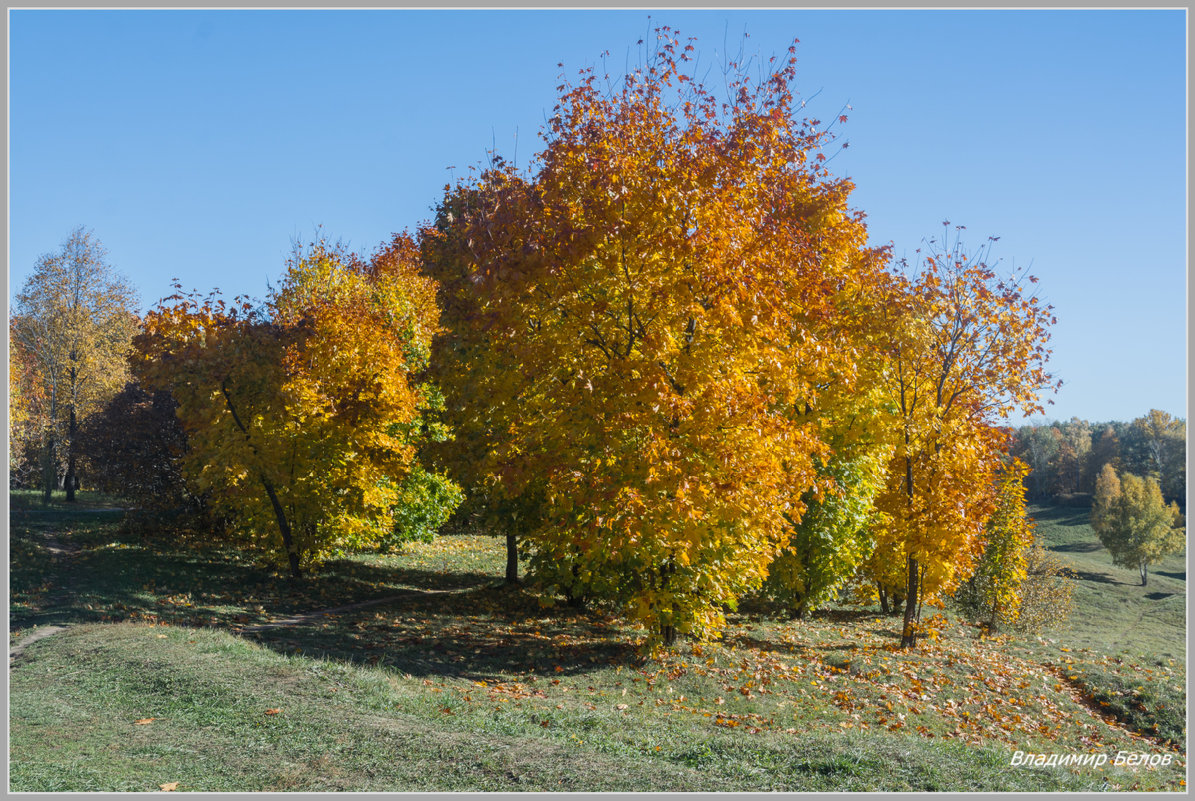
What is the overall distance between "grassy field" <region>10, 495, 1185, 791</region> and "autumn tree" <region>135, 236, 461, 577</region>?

###

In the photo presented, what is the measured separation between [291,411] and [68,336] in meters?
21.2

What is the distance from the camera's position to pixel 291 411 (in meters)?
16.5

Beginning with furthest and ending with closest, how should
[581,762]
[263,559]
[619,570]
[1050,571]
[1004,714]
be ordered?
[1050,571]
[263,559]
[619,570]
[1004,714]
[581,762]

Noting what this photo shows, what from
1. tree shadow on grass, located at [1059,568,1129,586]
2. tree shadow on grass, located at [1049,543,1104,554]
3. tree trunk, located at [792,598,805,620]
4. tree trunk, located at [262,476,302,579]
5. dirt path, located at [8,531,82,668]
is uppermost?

###

Stated exercise ::
Copy out, word for word, the stretch of the entries from the line containing "Noting what this photo shows, what from" through the line containing "is uppermost?", including both of those lines.

Solution for this exercise ::
Noting what this photo shows, what from
1. tree shadow on grass, located at [1059,568,1129,586]
2. tree shadow on grass, located at [1049,543,1104,554]
3. tree trunk, located at [792,598,805,620]
4. tree trunk, located at [262,476,302,579]
5. dirt path, located at [8,531,82,668]
is uppermost?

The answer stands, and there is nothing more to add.